When we enter the wilderness, we like to leave the nonstop whir of electronics behind. The worlds of the mountain lion and of the integrated circuit seem to have nothing in common. But in fact, they are similar in some profound ways. Over the years, as mountain lions migrate and mate, their DNA flows across the landscape like electrons flowing around a circuit.

By borrowing some engineers' insights about how circuits work, ecologists now have a promising new tool for helping conserve mountain lions and other threatened species.

Ecologists are now using "circuit theory," thanks in large part to a scientist named Brad McRae who works at the National Center for Ecological Analysis and Synthesis in Santa Barbara, California. McRae designed electronics for printers before completing a Ph.D. in forest science at Northern Arizona University. He realized how striking the parallel was between the circuits he had worked on as an engineer and the species he was now trying to understand.

In a circuit, for example, resistance slows down the flow of a current; the flow of genes can be slowed down as well. Two populations of a species may be linked by a narrow corridor, lowering the odds that any animal will move from one population to the other. One way to reduce the resistance in a circuit is to add extra wires. Likewise, the flow of genes increases with extra corridors.

Over the course of 150 years, electrical engineers have developed a set of equations that let them predict how a circuit will behave even before they build it. McRae reasoned that by adapting those equations, he might do a better job of predicting how a species' genes flow across its range than with more conventional methods. He and his colleagues tested circuit theory on two endangered, well-studied species: big-leaf mahogany trees in Central America and wolverines in Canada and the United States.

They transformed the ranges of both species into grids of five-kilometer cells -- 31,426 cells for the mahogany and 249,606 for the wolverines. Then they calculated the gene flow resistance from cell to cell. If the gene flow was high, there would be few genetic differences between the populations. If there was a lot of resistance to gene flow, the populations would become genetically distinct.

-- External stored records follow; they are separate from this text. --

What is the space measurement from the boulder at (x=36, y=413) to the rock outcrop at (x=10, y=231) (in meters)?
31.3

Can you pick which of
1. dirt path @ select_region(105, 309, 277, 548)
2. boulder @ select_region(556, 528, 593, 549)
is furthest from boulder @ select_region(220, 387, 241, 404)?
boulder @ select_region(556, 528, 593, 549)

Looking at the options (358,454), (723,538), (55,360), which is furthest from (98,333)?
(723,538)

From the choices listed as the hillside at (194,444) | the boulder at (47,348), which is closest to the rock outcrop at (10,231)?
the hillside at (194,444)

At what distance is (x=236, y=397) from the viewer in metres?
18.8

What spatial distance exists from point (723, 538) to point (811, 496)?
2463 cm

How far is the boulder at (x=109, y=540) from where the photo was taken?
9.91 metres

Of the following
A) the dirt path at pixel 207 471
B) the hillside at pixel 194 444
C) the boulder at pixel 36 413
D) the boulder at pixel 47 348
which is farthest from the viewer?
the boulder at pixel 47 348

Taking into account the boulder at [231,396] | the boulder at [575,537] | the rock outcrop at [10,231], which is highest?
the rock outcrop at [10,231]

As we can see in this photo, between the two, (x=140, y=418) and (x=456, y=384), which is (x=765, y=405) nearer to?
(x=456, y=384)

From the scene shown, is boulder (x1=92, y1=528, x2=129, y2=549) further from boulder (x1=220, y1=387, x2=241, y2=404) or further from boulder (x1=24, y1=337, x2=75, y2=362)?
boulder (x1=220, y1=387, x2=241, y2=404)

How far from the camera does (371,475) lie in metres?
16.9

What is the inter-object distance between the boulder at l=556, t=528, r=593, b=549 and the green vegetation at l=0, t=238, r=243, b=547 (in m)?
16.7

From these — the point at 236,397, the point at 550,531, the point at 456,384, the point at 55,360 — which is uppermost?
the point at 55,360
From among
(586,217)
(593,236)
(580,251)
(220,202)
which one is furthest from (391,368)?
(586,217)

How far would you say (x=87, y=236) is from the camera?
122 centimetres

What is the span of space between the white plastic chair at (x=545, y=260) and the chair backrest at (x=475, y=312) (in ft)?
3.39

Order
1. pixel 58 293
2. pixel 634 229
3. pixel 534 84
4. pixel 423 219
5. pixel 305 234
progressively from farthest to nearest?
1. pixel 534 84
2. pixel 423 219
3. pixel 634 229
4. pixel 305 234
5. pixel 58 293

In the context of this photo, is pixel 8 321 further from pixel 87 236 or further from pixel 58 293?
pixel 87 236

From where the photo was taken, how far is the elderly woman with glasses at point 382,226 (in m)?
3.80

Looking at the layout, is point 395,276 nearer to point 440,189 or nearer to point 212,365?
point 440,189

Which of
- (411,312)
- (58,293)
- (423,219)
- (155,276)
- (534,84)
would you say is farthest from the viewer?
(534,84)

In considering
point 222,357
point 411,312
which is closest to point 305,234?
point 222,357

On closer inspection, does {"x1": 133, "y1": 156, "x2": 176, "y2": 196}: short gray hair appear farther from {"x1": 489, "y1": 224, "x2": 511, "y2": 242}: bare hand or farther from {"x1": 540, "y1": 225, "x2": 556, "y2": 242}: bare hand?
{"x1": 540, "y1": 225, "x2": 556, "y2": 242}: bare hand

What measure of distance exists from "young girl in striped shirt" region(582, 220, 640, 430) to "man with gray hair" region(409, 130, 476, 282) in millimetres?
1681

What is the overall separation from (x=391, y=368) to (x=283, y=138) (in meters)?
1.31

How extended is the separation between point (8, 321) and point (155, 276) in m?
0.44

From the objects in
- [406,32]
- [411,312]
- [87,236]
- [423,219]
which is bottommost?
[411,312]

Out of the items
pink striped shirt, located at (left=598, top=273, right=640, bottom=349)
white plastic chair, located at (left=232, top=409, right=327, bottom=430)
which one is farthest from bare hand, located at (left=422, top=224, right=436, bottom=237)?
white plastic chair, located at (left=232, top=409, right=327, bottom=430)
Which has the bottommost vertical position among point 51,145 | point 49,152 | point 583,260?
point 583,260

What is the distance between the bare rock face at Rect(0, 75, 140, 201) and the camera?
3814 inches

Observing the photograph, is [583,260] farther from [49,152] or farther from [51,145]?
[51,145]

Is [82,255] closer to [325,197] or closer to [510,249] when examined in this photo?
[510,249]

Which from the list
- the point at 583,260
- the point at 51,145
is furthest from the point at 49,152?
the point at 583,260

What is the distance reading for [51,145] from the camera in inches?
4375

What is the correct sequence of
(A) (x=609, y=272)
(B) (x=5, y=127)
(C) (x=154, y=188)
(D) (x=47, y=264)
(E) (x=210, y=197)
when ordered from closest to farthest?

The scientists compared their predictions about these differences to actual studies on wolverines and mahogany. As they reported last week in the Proceedings of the National Academy of Sciences, circuit theory beats popular gene-flow models. It not only works -- it works well.

Mapping gene flow can help preserve species from extinction. The fragmentation of a species range can reduce its gene flow in much the same way ripping out wires can reduce the current moving through a circuit. Populations that don't get enough immigrants bringing fresh genes with them can become inbred, suffering from diseases and infertility. By mapping gene flow, conservation biologists can identify populations at risk and make smart plans to restore the flow.

McRae and his colleagues are using circuit theory to help conserve mountain lions in southern California, sage grouse in the western United States and jaguars in South America. Circuit theory allows them to test what would happen if new corridors were added between populations or old ones were taken away. They've discovered a choke point, for example, in the range of mountain lions between the San Jacinto and San Bernardino mountain ranges in California. If the corridor is blocked -- by a new tract of houses, for example -- the entire network of lion populations in southern California could be at risk.

The success of circuit theory in the natural world may conflict with romantic notions that life is somehow above the reductionist simplicity of engineering and physics. But in fact, it doesn't drain the life out of life. Underlying the workings of a cellphone or a population of mountain lions is the same beautiful mathematics. It's just a coincidence that electrical engineers discovered much of that math first. Now it's time for conservation biologists to discover it too -- before it's too late.